Although the fish is called red, in fact its meat is white, it has virtually no bones and tastes like veal. And the meat of this fish and eggs contain fatty acids omega-3. These acids are extremely useful for our body – they restore nerve cells, normalizes the activity of the brain and ocular blood circulation. To prepare the sturgeon: it will make an excellent ear, it can be boiled, broiled, fried, steamed, smoke, bake and make jelly. Many recipes suggest to add to the dishes of sterlet wine or even champagne. Very tasty work if the ear to add the Brut. Anyway this fish is easy to experiment, so in order to cook sturgeon do not need to be a good cook.
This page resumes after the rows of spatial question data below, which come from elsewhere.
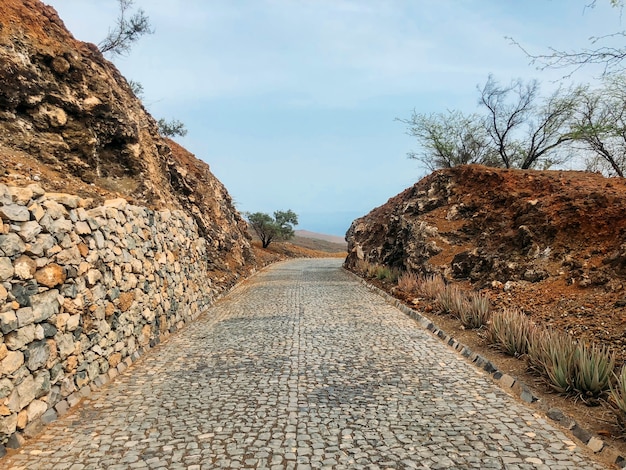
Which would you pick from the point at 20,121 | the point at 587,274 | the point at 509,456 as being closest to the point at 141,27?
the point at 20,121

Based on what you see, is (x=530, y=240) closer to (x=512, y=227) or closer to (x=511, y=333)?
(x=512, y=227)

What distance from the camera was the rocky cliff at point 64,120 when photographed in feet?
31.8

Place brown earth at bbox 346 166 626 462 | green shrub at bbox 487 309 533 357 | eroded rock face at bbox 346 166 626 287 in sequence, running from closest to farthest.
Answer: green shrub at bbox 487 309 533 357
brown earth at bbox 346 166 626 462
eroded rock face at bbox 346 166 626 287

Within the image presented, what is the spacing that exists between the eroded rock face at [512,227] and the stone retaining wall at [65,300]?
32.3ft

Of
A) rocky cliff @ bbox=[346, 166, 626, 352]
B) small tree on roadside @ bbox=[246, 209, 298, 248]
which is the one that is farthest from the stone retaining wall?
small tree on roadside @ bbox=[246, 209, 298, 248]

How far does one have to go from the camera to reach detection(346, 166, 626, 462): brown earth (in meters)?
7.59

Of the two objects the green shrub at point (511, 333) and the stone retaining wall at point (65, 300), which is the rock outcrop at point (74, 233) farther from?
the green shrub at point (511, 333)

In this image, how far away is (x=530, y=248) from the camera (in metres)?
12.2

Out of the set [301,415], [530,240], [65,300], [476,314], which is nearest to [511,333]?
[476,314]

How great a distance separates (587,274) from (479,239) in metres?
4.77

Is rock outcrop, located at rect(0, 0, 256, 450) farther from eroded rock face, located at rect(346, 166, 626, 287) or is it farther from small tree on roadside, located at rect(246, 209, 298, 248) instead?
small tree on roadside, located at rect(246, 209, 298, 248)

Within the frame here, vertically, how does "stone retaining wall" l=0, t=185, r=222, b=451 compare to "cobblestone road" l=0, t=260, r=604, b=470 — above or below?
above

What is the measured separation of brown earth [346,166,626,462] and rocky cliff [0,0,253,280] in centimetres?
928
The main thing is to choose fish – it should be elastic, and after you should immediately restore the form. The gills should be dark red. And one more thing – the fresh fish is on the palm directly, nor her head, nor the tail is not hanging down. Here is the recipe sterlet baked in salt.



You will need:

one starlet – 2 kg

flaky sea salt - 3.5 kg

fine sea salt -1 kg

mustard seeds – 100g

olive oil – 1 tbsp

salt

pepper white



1. In a bowl, mix the major and minor sea salt, add the mustard seeds and a glass of water.
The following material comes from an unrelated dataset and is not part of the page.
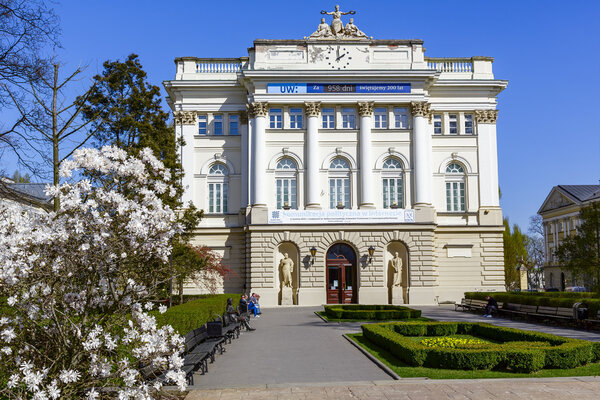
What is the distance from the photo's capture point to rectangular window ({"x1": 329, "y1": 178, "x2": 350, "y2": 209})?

2. Sturgeon to clean, remove the entrails, gills and dorsal fin. In order to remove the vesiga, you need to make an incision near the tail, to catch the needle or plug part of visage and pulling it out. Then rinse the fish and dry it with a paper towel. Season the sturgeon with salt and pepper inside.

3. On a baking sheet place a layer of mixture of salt and mustard. The layer should be thin. Lay the fish belly down.
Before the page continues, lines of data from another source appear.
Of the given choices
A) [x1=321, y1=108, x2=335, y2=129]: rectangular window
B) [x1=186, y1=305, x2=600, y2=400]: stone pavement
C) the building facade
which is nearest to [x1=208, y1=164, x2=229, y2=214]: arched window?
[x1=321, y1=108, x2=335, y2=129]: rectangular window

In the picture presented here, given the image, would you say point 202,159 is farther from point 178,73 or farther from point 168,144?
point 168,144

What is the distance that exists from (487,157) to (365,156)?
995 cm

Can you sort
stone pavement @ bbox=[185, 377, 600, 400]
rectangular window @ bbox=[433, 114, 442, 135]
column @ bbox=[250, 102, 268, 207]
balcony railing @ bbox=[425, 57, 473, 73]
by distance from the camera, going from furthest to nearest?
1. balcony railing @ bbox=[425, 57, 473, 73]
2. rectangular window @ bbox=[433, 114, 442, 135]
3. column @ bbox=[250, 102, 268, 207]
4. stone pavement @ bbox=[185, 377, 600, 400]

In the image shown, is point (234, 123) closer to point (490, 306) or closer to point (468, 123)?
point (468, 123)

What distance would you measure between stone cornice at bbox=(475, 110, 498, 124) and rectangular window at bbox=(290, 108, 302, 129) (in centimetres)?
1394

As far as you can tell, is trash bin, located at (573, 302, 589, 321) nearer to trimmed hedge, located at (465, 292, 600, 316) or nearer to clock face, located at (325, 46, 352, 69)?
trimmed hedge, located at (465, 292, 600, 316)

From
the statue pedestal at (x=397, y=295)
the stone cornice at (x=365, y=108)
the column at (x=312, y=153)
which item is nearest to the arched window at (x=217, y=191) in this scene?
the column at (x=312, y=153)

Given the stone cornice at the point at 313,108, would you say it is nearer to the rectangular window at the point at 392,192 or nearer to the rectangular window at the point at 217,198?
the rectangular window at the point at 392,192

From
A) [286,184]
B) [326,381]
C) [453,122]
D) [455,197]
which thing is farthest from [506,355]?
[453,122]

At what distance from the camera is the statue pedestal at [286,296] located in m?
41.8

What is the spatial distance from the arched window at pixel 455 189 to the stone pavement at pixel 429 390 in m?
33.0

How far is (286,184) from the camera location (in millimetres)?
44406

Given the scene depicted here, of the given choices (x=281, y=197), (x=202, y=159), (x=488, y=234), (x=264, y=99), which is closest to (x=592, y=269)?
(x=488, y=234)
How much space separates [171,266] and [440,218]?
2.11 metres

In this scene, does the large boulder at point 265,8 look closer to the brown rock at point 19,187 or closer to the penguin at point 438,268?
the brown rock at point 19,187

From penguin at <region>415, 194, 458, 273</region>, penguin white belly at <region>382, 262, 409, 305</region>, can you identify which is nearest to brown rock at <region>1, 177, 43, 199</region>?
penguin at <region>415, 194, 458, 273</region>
4. With olive oil (sides and back sterlet and then the remaining mixture of salt to completely cover the fish. Then lightly press with your hands.

5. In the oven should be 200 degrees and bake there sturgeon 20-30 minutes.

6. When the fish is ready, remove it from the oven to purify salt (may need a hammer) and remove the skin.

7. Feeding sturgeon must be immediately and garnish it with salad leaves, cherry tomatoes and spinach. Bon appetit!